Die Witze, die man sich in den palästinensischen Gebieten im Oktober 2010 - hinter vorgehaltener Hand - über Palästinenserpräsident Mahmud Abbas und seinen Chefunterhändler Saeb Ereikat erzählte, waren nicht besonders pointiert, eher offen despektierlich. Meist endeten sie mit einem tierischen Vergleich, der die Herren in die Nähe von Eseln oder Schweinen rückte, die Israel entweder zu Diensten waren oder von den Israelis ausgehalten und gefüttert wurden.
Ihr eher simples politisches Empfinden dürften die Witzbolde in den jetzt veröffentlichten Enthüllungen des arabischen Fernsehsenders al-Dschasira und des Guardian auf drastische Weise bestätigt sehen. Um die von Israel und den USA geliehene Macht und ihren Einfluss zu bewahren, seien diese Herren bereit, "Palästina zu verkaufen", legen die Dokumente nahe. Oder hätten es gar längst getan, so die durchaus gängige Meinung der Straße in Ramallah oder Hebron.
Die meisten Palästinenser dürfte es dennoch schockiert haben, jetzt schwarz auf weiß zu lesen, dass Chefunterhändler Ereikat den Israelis im Oktober 2009 das "größte Jerushalayim in der Geschichte" anbot.
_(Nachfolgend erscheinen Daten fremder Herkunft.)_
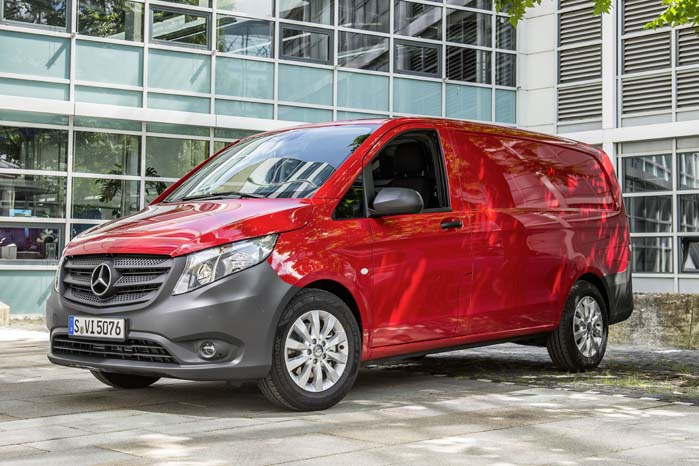 Ligesom den store varebil-serie Sprinter har Vito en markant stjerne til at understrege bilens DNA-profil.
Ausdrücklich benutzte Ereikat das hebräische Wort für Jerusalem und nicht das arabische al-Quds. Sogar das derzeit heftig umkämpfte Ostjerusalemer Viertel Scheich Dscharrah könnte nach Meinung der palästinensischen Unterhändler zwischen Israelis und Palästinensern geteilt werden.
Also alles Verrat, Ausverkauf von Land und juristischen Ansprüchen, von internationalem Recht und heiligen Schwüren, Jerusalem niemals aufzugeben? Wer jemals Zeuge der theatralischen Auftritte des ersten Palästinenserpräsidenten Jassir Arafat war, wenn es um Jerusalem ging, wobei Arafat sich im eigenen Echo verfing, wenn er von einem palästinensischen Staat mit Jerusalem als Hauptstadt sprach und Dutzende Male "wa'l-Quds, wa'l-Quds, wa'l-Quds" deklamierte, der kann sich des Eindrucks nicht erwehren, dass von der "palästinensischen Standhaftigkeit" bei den politischen Nachfolgern Arafats nicht viel übrig geblieben ist.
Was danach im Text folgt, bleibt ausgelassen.